Some basic observations lead me to ask the following quesiton

Let $A_1, \cdots, A_m$ be $n\times n$ complex matrices. For positive integer $k\ge 1$, show
$$\left(\begin{array}{cccc}Tr\{(A_1^*A_1)^k\}&Tr\{(A_1^*A_2)^k\}&\cdots &Tr\{(A_1^*A_m)^k\}\\Tr\{(A_2^*A_1)^k\}&Tr\{(A_2^*A_2)^k\}&\cdots &Tr\{(A_2^*A_m)^k\}\\\cdots&\cdots&\cdots&\cdots\\Tr\{(A_m^*A_1)^k\}&Tr\{(A_m^*A_2)^k\}&\cdots &Tr\{(A_m^*A_m)^k\}
\end{array}\right)$$
is positive semidefinite.

**Remark**

 1). When $m=2$, it suffices to show $|Tr\{(A_1^*A_2)^k\}|^2\le Tr\{(A_1^*A_1)^k\}\cdot Tr\{(A_2^*A_2)^k\}$, which is a consequence of a unitarily invariant norm inequality appeared in p.81 of X.Zhan, Matrix inequalities, Springer, 2002.

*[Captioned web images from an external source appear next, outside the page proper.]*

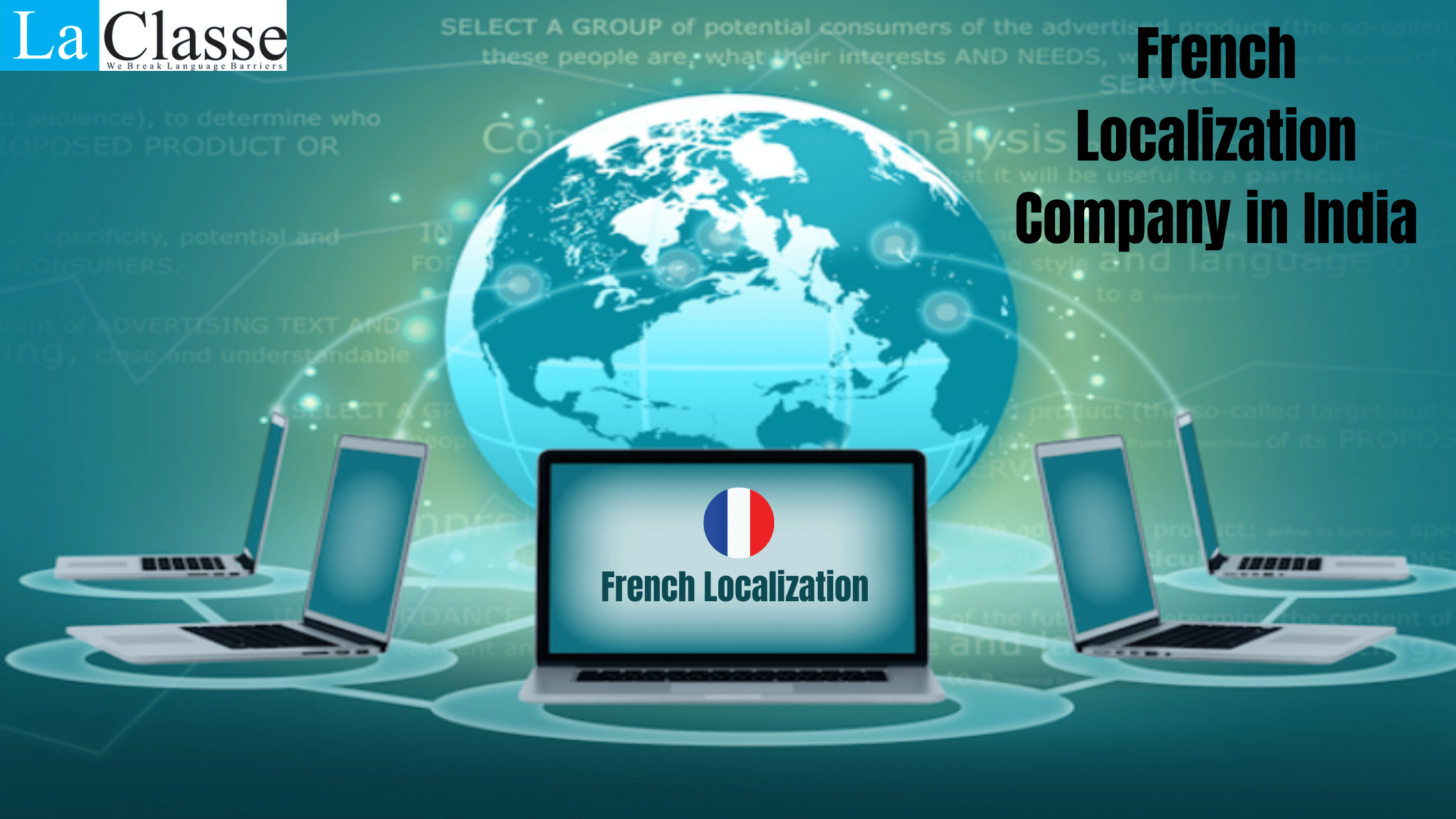 French Localization Company in India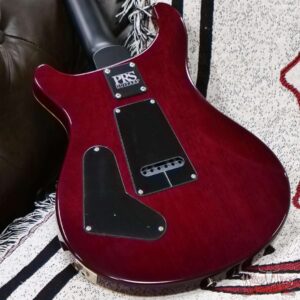 Paul Reed Smith PRS Wild West Guitars Special Run CE 24 Painted Black Neck 57/08 Covered Pickups Faded Grey Black Purple Burst 7.55 LBS - Image 10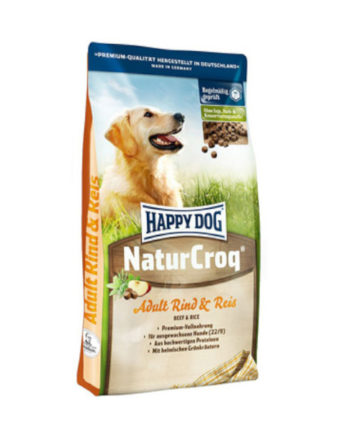 Happy Dog NaturCroq Adult Govedina 15 kg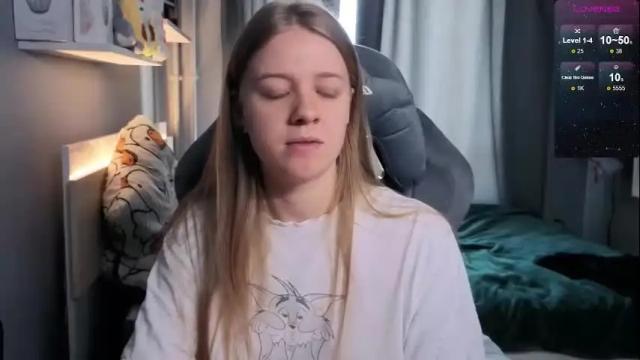 Thumbnail 2, candy_meggie's Stream at Chaturbate, 1 month ago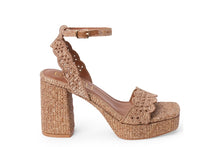 Load image into Gallery viewer, Maiden Brown Heel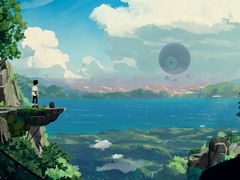 独特のアートワークが魅力のパズルADV「Planet of Lana」の最新ゲームトレイラーが公開に。小さな相棒と自然を守るために旅をする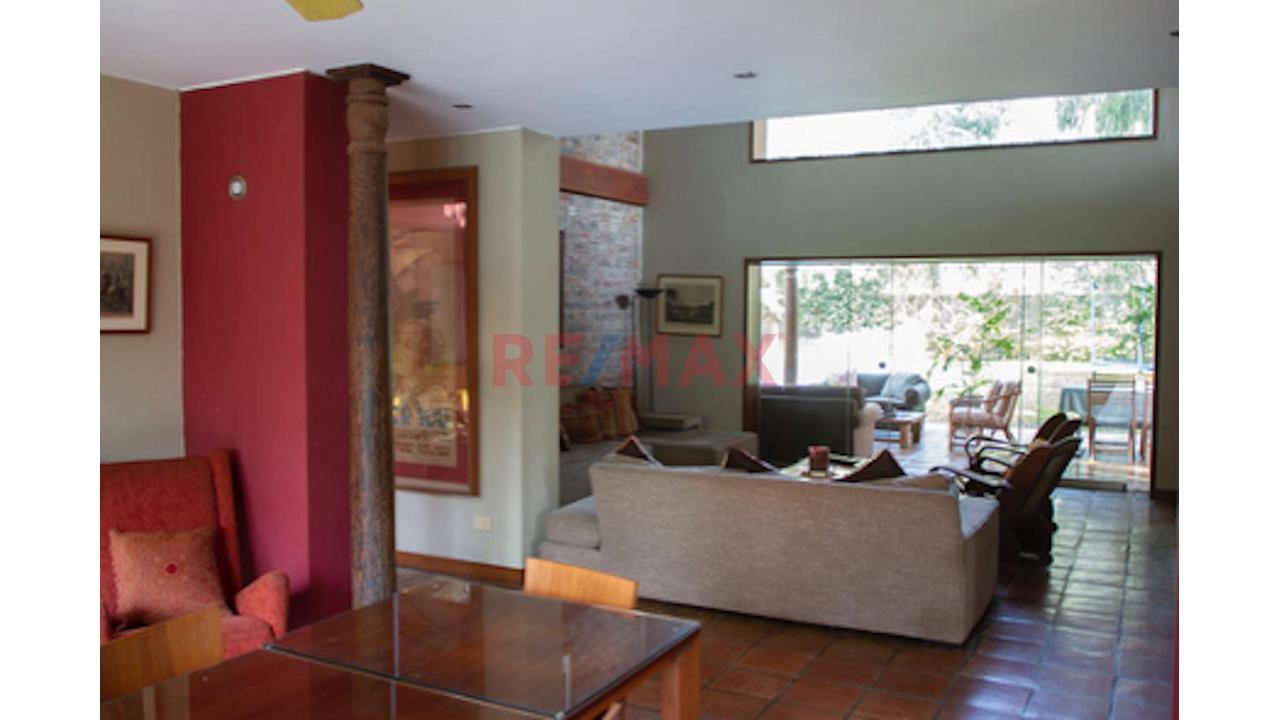 Alquiler Casa De Campo Amoblada, Cieneguilla, 1,010 M2 - 7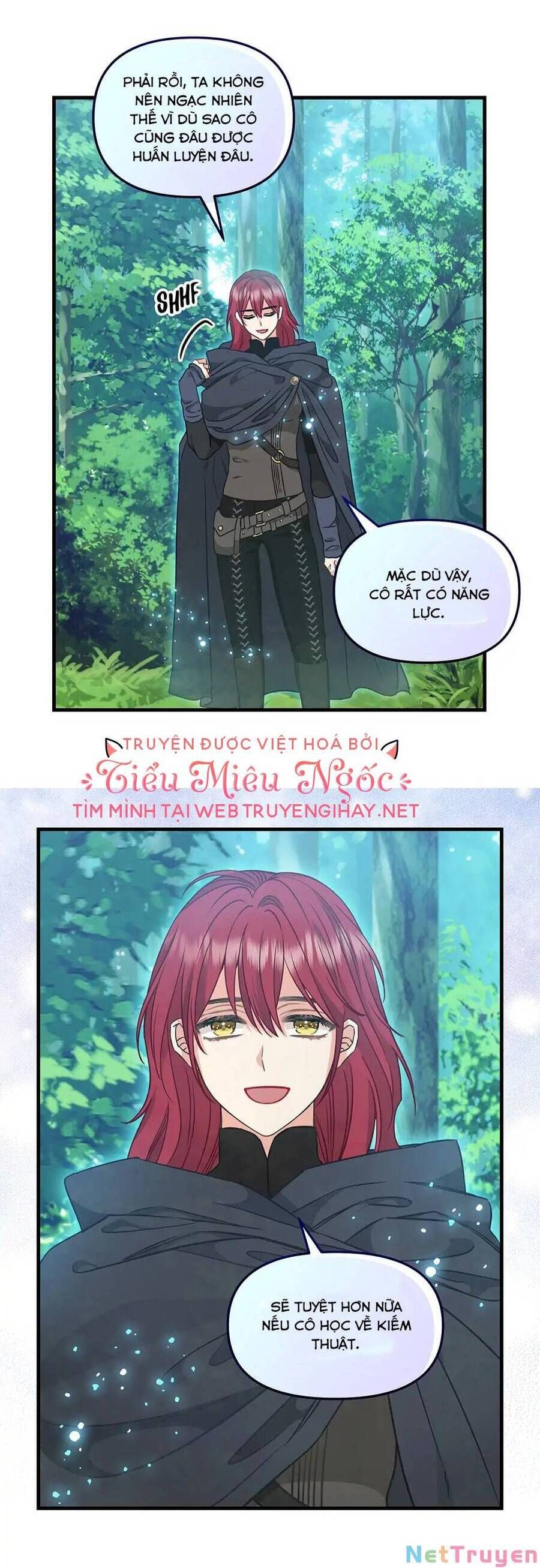 đọc truyện Hãy Bỏ Mặc Tôi Chương 100 ảnh 22 tại Thiên Thai Truyện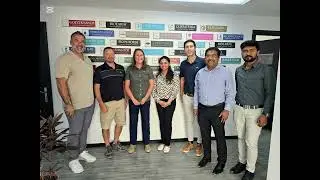 Feb 2025 visit to Dubai and our licensed partners Consent Concrete Products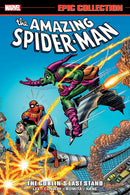 Amazing Spider-Man Epic Collection: The Goblin's Last Stand [New Printing 2] tp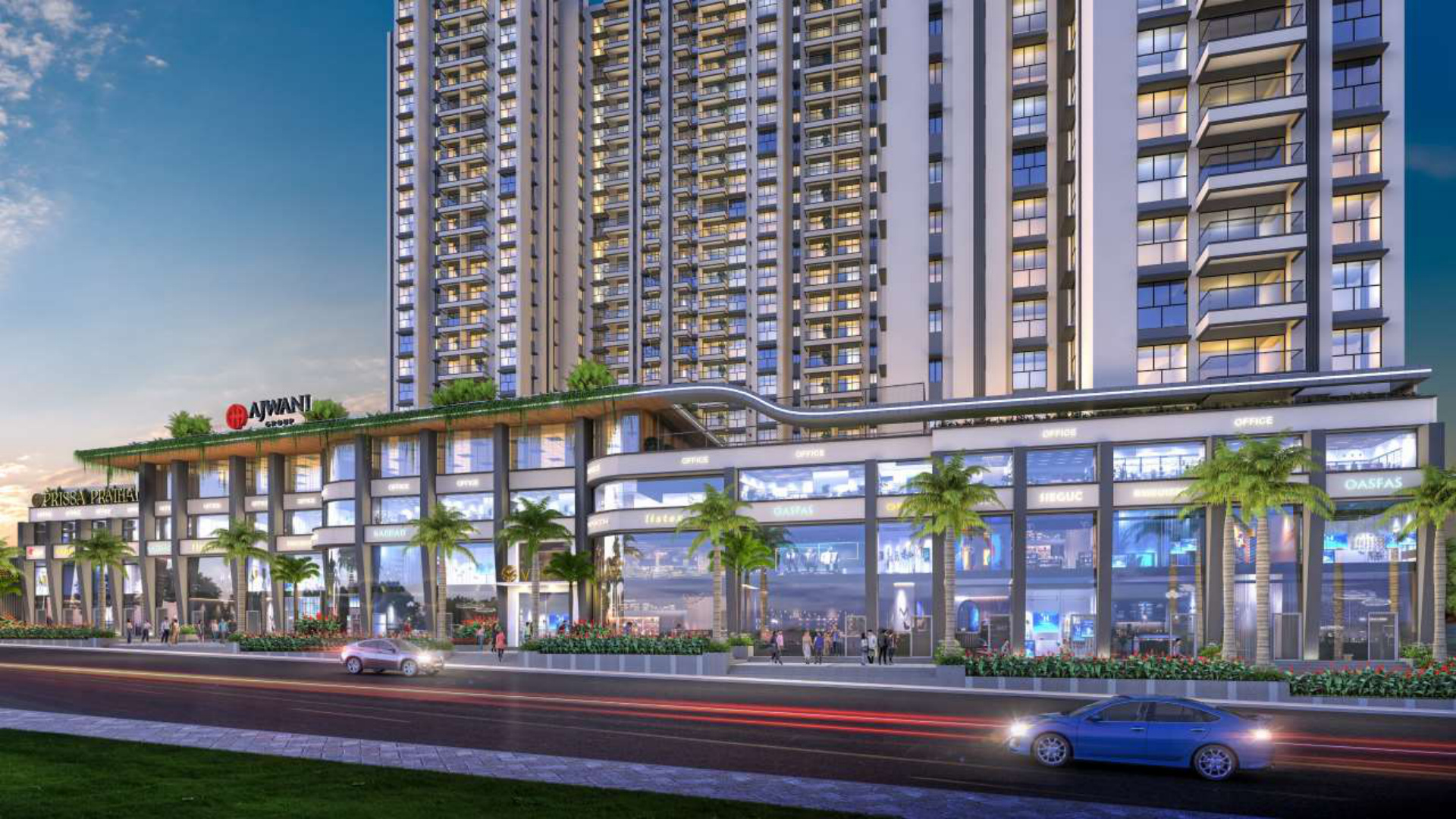 Project for Sale in Wakad, Pune — photo 2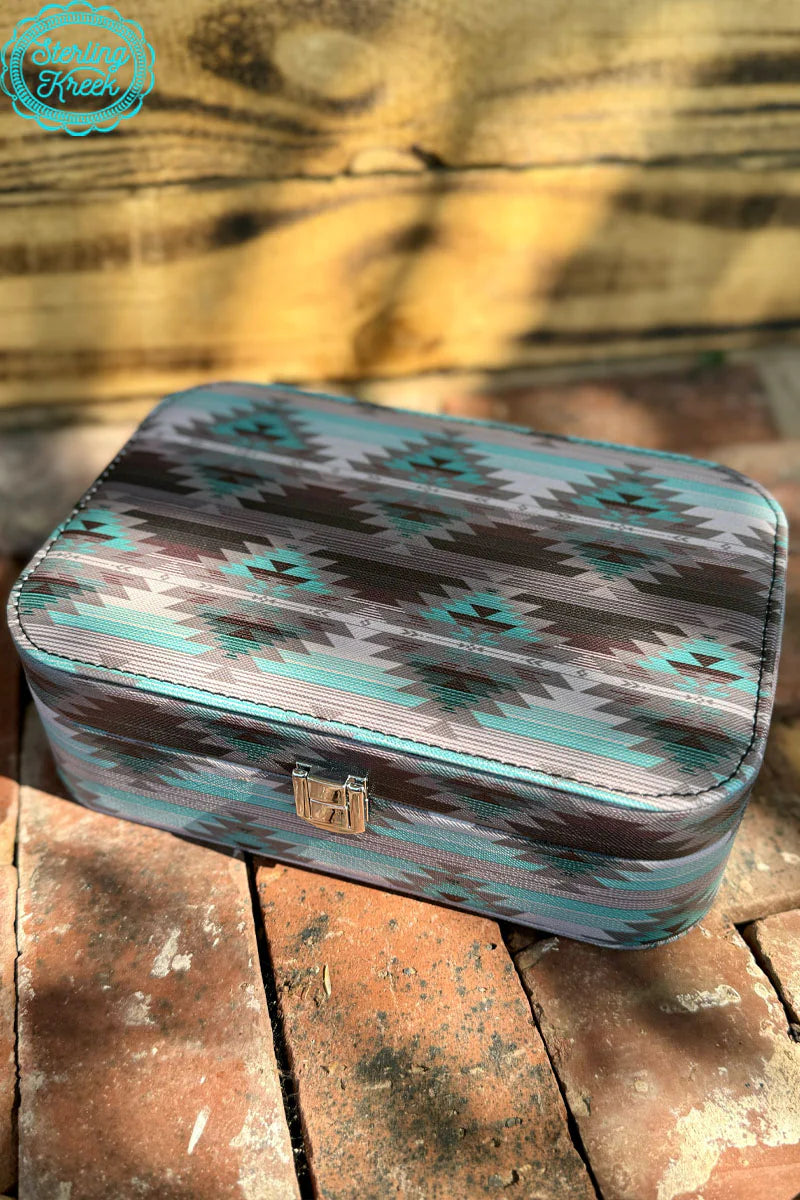 Lakeside Lovin Jewelry Box
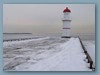 Lachine Lighthouse, Quebec, Canada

 2).  It is easy to show $$\left(\begin{array}{cccc}(Tr\{A_1^*A_1\})^k&(Tr\{A_1^*A_2\})^k&\cdots &(Tr\{A_1^*A_m\})^k\\(Tr\{A_2^*A_1\})^k&(Tr\{A_2^*A_2\})^k&\cdots &(Tr\{A_2^*A_m\})^k\\\cdots&\cdots&\cdots&\cdots\\(Tr\{A_m^*A_1\})^k&(Tr\{A_m^*A_2\})^k&\cdots &(Tr\{A_m^*A_m\})^k
\end{array}\right)$$
is positive semidefinite, since it is $k$ Hadamard product of a Gram matrix.